The output extraction (regexFind) and the cross-step reference ({{ steps.compile.status }}) work identically — because the engine is the same Go binary on every platform. There is no "works on my machine" gap when there is nothing to install differently.

gosh speaks the shell you already write

gosh covers roughly 95% of bash syntax, so most existing scripts run unchanged:

  • variable expansion: $VAR, ${VAR:-default}, ${#VAR}
  • command substitution: $(command)
  • pipes and redirects: |, >, >>, 2>&1
  • conditionals and loops: if/then/fi, [ ], [[ ]], for, while
  • arithmetic $(( )), functions, arrays, and 74+ builtins
- name: portable
  func: shell
  args:
    type: gosh
    cmd: echo "value is ${VAR:-default}"

That step prints value is default whether it runs on Windows PowerShell's host, an Alpine image, or your laptop — the ${VAR:-default} is interpreted by gosh, not by an OS shell.

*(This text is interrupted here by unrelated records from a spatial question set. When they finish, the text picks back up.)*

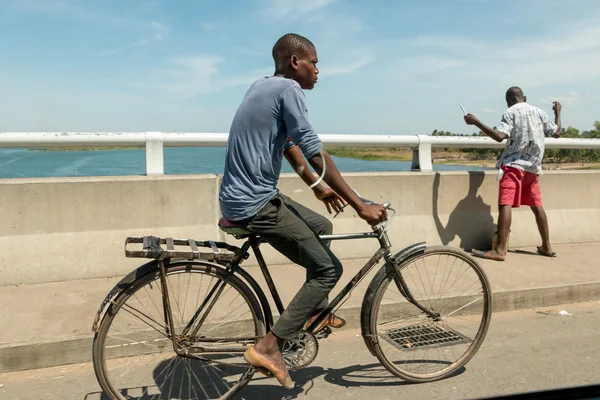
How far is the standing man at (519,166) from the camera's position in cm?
624

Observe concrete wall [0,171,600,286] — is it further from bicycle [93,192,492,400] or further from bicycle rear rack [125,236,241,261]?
bicycle rear rack [125,236,241,261]

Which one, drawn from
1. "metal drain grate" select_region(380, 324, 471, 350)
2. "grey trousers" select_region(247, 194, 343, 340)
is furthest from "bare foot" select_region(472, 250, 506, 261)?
"grey trousers" select_region(247, 194, 343, 340)

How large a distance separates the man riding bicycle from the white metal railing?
2412 mm

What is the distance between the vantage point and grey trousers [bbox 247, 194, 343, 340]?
3.08 m

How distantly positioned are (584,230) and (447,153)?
6.99 feet

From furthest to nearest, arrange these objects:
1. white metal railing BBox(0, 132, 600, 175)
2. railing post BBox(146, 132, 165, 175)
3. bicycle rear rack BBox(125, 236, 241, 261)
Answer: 1. railing post BBox(146, 132, 165, 175)
2. white metal railing BBox(0, 132, 600, 175)
3. bicycle rear rack BBox(125, 236, 241, 261)

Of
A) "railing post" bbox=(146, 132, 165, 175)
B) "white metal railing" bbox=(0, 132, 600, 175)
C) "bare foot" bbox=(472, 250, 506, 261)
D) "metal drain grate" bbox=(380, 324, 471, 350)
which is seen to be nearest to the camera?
"metal drain grate" bbox=(380, 324, 471, 350)

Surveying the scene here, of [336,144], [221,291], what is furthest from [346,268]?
[221,291]

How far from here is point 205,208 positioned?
215 inches

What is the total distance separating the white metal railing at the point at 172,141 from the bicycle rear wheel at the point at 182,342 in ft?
6.34

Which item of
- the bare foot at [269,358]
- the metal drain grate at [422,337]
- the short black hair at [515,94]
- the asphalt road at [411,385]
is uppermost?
the short black hair at [515,94]

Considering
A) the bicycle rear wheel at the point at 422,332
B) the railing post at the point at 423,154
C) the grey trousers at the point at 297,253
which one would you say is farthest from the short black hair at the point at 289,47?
the railing post at the point at 423,154

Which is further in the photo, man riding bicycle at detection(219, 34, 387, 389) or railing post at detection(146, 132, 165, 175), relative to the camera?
railing post at detection(146, 132, 165, 175)

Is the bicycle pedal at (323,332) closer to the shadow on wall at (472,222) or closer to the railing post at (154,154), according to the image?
the railing post at (154,154)
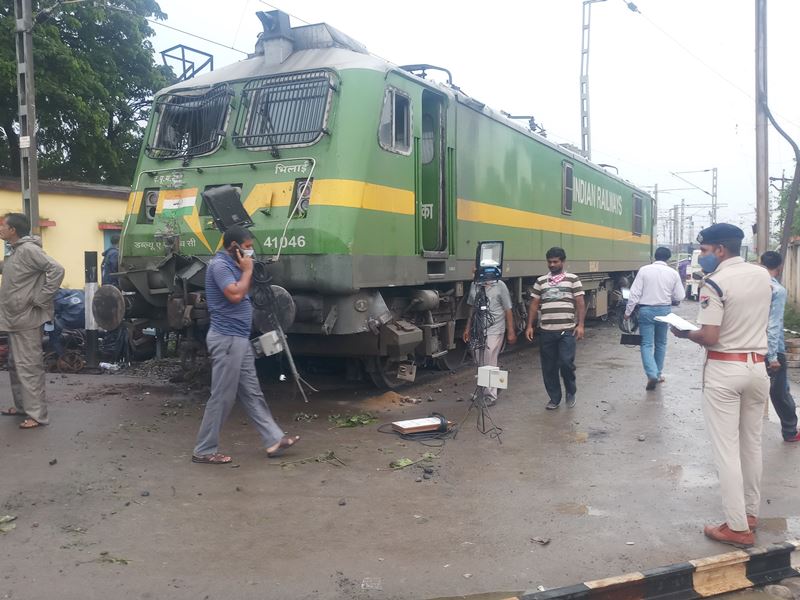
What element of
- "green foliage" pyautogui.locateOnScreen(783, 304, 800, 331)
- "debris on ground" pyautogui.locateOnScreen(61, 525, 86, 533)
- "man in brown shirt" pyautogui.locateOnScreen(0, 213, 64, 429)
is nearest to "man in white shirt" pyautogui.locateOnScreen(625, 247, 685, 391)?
"man in brown shirt" pyautogui.locateOnScreen(0, 213, 64, 429)

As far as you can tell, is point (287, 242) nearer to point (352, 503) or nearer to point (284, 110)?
point (284, 110)

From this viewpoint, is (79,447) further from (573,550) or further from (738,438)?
(738,438)

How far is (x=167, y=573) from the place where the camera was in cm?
387

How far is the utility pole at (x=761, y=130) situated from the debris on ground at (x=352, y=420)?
925cm

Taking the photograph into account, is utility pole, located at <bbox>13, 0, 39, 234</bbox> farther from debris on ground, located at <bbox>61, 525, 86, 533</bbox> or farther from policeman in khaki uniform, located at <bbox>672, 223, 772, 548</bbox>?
policeman in khaki uniform, located at <bbox>672, 223, 772, 548</bbox>

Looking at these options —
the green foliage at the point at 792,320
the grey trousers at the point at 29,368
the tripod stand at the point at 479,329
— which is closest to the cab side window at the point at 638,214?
the green foliage at the point at 792,320

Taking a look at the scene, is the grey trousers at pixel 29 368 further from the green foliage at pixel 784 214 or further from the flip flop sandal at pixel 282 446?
the green foliage at pixel 784 214

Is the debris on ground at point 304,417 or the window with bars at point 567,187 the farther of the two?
the window with bars at point 567,187

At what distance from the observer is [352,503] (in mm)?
5000

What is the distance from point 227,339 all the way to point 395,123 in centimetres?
314

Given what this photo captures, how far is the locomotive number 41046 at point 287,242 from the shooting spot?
679 cm

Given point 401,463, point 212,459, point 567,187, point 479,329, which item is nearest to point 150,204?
point 212,459

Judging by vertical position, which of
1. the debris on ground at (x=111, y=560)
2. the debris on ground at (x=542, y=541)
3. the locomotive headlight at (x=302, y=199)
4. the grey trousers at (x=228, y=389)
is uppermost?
the locomotive headlight at (x=302, y=199)

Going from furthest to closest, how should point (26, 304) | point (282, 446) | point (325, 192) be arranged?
point (325, 192)
point (26, 304)
point (282, 446)
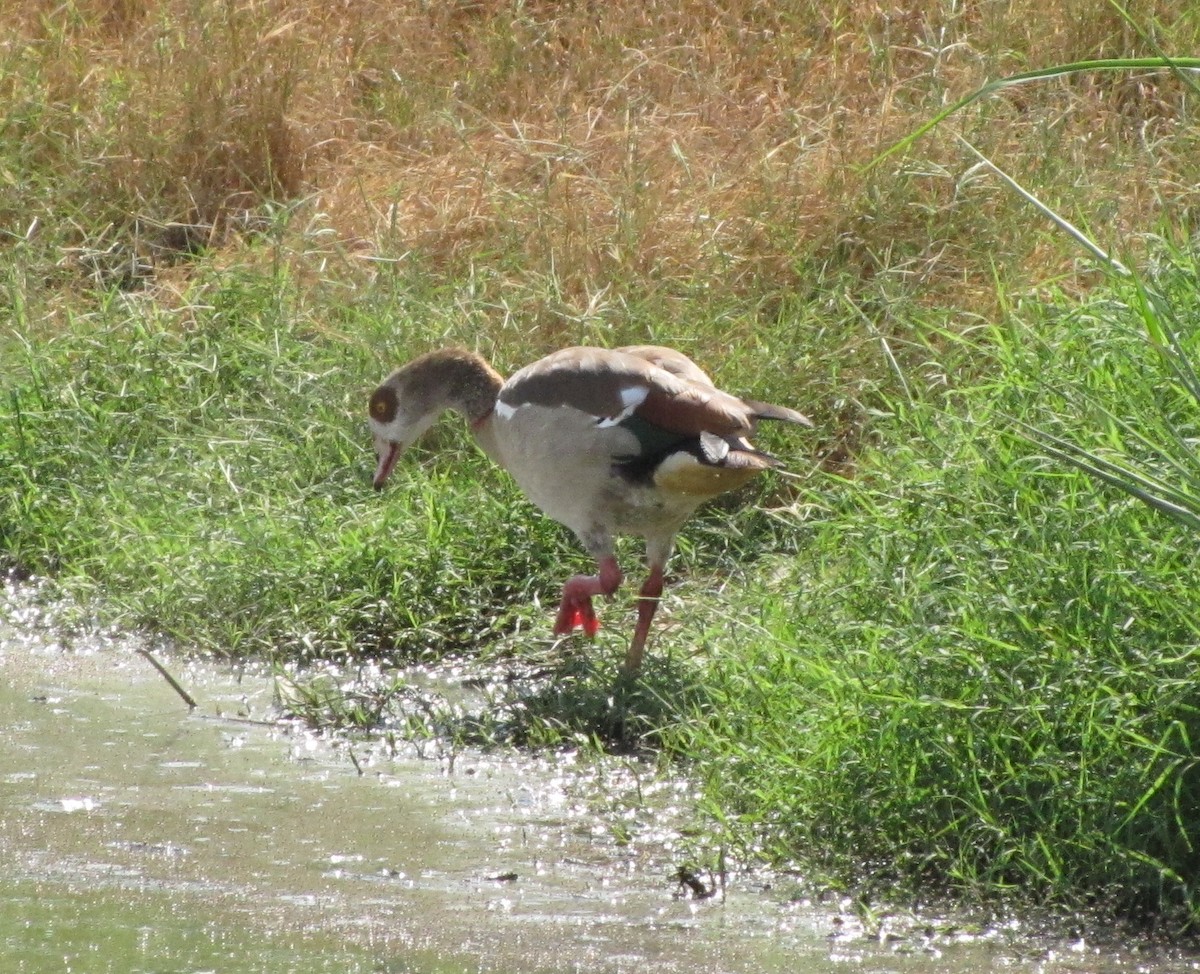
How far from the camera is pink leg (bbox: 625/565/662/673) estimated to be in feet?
17.5

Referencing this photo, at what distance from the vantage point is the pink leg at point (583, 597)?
18.1 feet

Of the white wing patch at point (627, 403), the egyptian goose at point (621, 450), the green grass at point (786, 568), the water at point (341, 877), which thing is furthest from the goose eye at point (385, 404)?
the water at point (341, 877)

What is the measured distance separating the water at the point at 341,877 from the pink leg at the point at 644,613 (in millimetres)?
598

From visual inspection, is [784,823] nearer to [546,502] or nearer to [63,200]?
[546,502]

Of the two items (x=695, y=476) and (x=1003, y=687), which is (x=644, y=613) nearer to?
(x=695, y=476)

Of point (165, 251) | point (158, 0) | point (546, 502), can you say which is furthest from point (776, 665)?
point (158, 0)

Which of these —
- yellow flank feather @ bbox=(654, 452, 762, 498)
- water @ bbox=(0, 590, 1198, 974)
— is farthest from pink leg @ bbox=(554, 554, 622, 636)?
water @ bbox=(0, 590, 1198, 974)

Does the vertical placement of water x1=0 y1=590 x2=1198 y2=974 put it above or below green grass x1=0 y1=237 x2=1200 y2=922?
below

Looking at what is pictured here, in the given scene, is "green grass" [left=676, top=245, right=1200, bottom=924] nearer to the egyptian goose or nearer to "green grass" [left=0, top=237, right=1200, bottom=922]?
"green grass" [left=0, top=237, right=1200, bottom=922]

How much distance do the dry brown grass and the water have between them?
291cm

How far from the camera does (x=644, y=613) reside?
216 inches

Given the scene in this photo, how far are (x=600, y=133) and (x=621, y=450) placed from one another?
3371 millimetres

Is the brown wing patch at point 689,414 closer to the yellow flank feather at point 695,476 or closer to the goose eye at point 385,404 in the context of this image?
the yellow flank feather at point 695,476

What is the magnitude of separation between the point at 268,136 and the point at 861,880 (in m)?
6.04
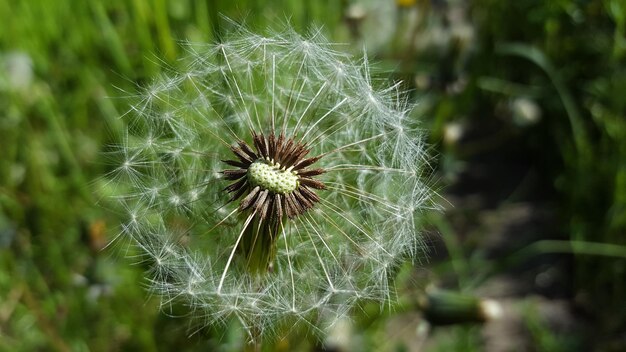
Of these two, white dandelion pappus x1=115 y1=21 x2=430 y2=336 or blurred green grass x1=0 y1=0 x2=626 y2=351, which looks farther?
blurred green grass x1=0 y1=0 x2=626 y2=351

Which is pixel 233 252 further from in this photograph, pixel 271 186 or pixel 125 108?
pixel 125 108

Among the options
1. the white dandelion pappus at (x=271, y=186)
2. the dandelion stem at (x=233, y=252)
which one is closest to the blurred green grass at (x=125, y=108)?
the white dandelion pappus at (x=271, y=186)

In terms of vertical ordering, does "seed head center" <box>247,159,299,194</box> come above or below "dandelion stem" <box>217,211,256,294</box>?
above

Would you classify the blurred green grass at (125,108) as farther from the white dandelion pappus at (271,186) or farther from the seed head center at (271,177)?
the seed head center at (271,177)

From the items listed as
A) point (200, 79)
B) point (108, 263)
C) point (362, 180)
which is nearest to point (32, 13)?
point (108, 263)

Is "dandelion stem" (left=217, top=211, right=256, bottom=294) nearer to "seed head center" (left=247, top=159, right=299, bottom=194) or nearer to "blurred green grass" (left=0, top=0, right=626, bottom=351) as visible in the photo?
"seed head center" (left=247, top=159, right=299, bottom=194)

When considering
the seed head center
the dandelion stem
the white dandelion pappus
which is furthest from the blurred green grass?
the seed head center

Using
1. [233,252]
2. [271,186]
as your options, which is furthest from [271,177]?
[233,252]
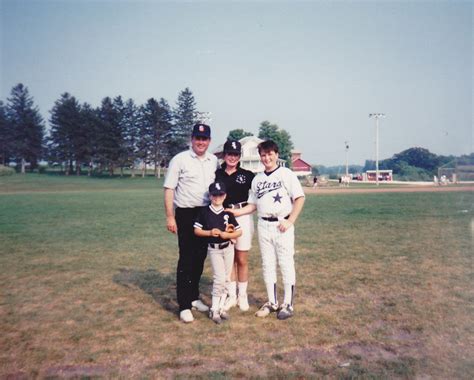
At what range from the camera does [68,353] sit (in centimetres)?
354

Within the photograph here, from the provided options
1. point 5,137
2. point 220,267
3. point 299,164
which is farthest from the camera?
point 299,164

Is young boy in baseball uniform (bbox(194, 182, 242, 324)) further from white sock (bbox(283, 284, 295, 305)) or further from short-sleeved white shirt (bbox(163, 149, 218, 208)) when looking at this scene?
white sock (bbox(283, 284, 295, 305))

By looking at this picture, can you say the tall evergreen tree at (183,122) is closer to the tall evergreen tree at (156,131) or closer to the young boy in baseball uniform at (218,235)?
the tall evergreen tree at (156,131)

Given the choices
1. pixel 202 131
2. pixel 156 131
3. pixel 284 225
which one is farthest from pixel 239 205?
pixel 156 131

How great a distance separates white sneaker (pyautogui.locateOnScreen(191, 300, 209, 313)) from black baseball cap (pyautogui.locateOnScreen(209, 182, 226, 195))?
5.04ft

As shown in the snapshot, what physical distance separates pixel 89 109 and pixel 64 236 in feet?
218

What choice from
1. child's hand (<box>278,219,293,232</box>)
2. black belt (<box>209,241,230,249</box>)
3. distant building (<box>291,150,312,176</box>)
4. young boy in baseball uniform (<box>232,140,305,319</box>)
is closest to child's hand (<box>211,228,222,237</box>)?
black belt (<box>209,241,230,249</box>)

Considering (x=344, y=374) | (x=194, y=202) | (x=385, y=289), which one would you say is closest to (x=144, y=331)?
(x=194, y=202)

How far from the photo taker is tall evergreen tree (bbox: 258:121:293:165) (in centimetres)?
7606

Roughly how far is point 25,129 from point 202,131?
74.0m

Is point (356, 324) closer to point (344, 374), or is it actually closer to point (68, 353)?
point (344, 374)

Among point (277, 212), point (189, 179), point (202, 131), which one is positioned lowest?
point (277, 212)

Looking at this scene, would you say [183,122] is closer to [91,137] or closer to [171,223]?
[91,137]

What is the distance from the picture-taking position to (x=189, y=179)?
457 centimetres
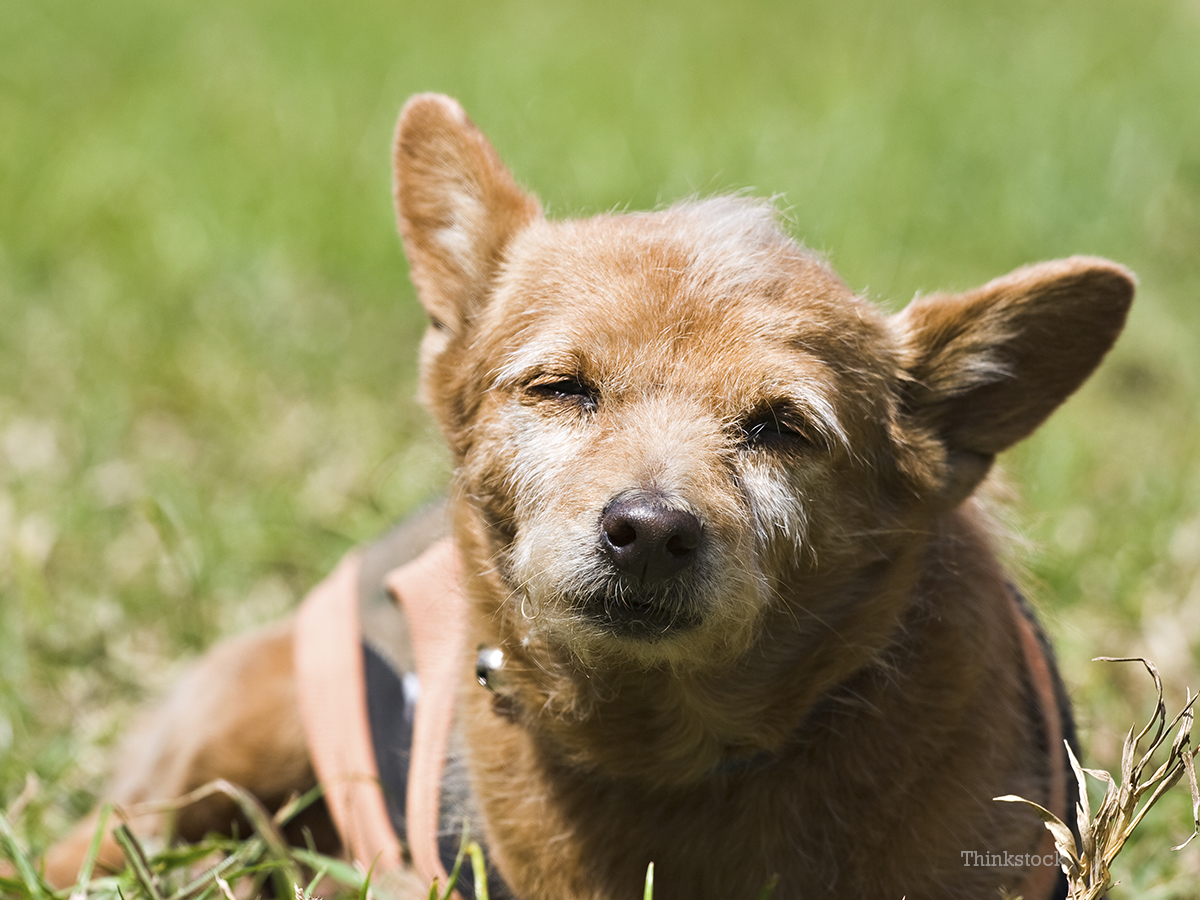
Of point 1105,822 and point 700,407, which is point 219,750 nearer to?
point 700,407

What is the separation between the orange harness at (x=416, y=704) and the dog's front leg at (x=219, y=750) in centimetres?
17

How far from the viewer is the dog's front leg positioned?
3.42m

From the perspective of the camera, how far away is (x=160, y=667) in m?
4.14

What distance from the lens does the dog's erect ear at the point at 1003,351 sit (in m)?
2.65

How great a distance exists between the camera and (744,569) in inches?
92.8

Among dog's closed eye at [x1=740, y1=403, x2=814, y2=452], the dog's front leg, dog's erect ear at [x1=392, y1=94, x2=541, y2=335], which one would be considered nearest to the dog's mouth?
dog's closed eye at [x1=740, y1=403, x2=814, y2=452]

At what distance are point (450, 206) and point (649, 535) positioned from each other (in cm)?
118

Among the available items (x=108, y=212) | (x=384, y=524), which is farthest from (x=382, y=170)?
(x=384, y=524)

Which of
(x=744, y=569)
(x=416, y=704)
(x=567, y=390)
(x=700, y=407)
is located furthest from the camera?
(x=416, y=704)

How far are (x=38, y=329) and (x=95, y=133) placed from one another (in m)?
2.11

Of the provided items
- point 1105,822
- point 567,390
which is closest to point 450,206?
point 567,390

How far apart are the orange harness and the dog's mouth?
0.55m

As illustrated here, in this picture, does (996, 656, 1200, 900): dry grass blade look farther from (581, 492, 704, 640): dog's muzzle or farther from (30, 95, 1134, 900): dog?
(581, 492, 704, 640): dog's muzzle

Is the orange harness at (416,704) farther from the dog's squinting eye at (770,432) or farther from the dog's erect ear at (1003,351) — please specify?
the dog's squinting eye at (770,432)
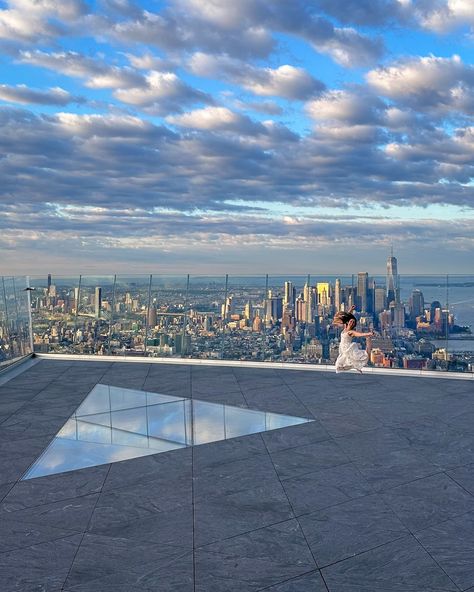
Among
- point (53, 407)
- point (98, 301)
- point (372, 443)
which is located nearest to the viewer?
point (372, 443)

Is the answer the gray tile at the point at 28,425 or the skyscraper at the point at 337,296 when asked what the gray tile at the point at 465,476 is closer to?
the gray tile at the point at 28,425

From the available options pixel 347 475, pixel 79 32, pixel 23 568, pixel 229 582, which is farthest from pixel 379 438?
pixel 79 32

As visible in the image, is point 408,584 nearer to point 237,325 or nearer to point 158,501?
point 158,501

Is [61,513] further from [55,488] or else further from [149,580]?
[149,580]

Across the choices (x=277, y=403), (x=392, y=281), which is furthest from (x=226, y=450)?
(x=392, y=281)

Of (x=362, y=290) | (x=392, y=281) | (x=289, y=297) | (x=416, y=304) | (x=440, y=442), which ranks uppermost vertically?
(x=392, y=281)

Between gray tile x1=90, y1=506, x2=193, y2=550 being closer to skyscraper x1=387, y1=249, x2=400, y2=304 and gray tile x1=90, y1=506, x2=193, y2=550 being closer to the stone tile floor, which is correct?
the stone tile floor
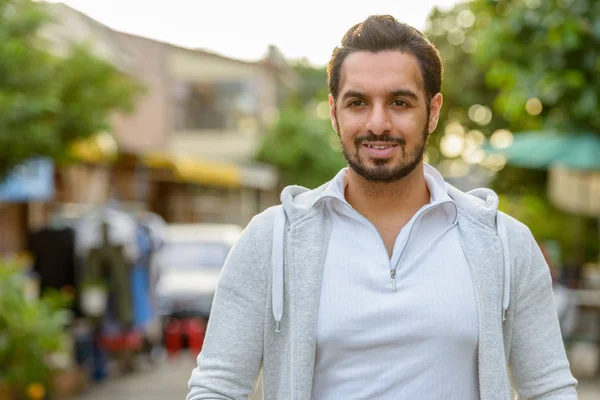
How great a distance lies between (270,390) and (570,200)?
11513 mm

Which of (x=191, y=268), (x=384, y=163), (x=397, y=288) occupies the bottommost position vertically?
(x=191, y=268)

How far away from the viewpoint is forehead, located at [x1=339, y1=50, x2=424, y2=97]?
2.78m

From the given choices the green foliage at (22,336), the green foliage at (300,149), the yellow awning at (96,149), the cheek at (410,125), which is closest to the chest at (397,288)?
the cheek at (410,125)

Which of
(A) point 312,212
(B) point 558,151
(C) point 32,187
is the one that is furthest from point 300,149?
(A) point 312,212

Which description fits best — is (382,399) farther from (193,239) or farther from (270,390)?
(193,239)

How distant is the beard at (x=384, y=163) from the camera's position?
277cm

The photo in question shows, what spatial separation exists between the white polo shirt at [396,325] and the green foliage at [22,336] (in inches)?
278

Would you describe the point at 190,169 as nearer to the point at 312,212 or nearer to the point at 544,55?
the point at 544,55

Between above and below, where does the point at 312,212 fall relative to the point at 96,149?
above

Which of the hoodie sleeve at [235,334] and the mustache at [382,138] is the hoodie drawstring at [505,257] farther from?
the hoodie sleeve at [235,334]

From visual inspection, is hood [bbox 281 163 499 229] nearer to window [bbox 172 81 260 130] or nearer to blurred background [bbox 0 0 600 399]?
blurred background [bbox 0 0 600 399]

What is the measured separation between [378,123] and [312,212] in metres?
0.28

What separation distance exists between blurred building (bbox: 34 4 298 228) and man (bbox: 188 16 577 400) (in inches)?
284

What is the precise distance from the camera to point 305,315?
271 cm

Mix shells when you actually need one

gosh is a per-step override too, so you are never locked in. Need real bash for an associative array on one step? Ask for it explicitly and leave the rest portable:

tasks:
  deploy:
    steps:
      - name: check
        func: shell
        do: echo "default sh — portable"
      - name: bash-only
        func: shell
        args:
          type: bash        # this one step requires bash
          cmd: |
            declare -A cfg
            cfg[env]="production"
            echo "${cfg[env]}"

The precedence is least-specific-wins-loses: global config < workflow config: < per-step args.type. Set gosh once at the top and override the one step that genuinely needs more.

What you gained

ConcernPlain sh/bash scriptsOrchStep + gosh
Runs on Windowsneeds WSL / Git Bashyes, no install
Runs on Alpine / distrolessneeds a shell layeryes, no /bin/sh needed
One artifact for all OSesnoone static binary
Same behavior in CI and locally"works on my machine"identical engine everywhere
Opt into real bash per stepn/aargs: { type: bash }

The honest boundary

gosh is an interpreter, not bash. The last ~5% bites in real ways: no true fork() (subshells run as goroutines), some associative-array edge cases, and external commands still have to be on PATH. gosh makes the shell syntax portable; it does not put kubectl or docker on a machine that lacks them. If a step shells out to a tool, that tool still needs to exist on the target. For pure shell logic, though, one type: gosh line retires a whole class of "install a shell first" tickets.

Where to go next

Have a workflow that only runs where bash does? Add config: { func: { shell: { type: gosh } } } and orchstep lint it — then hand it to the Windows person on your team.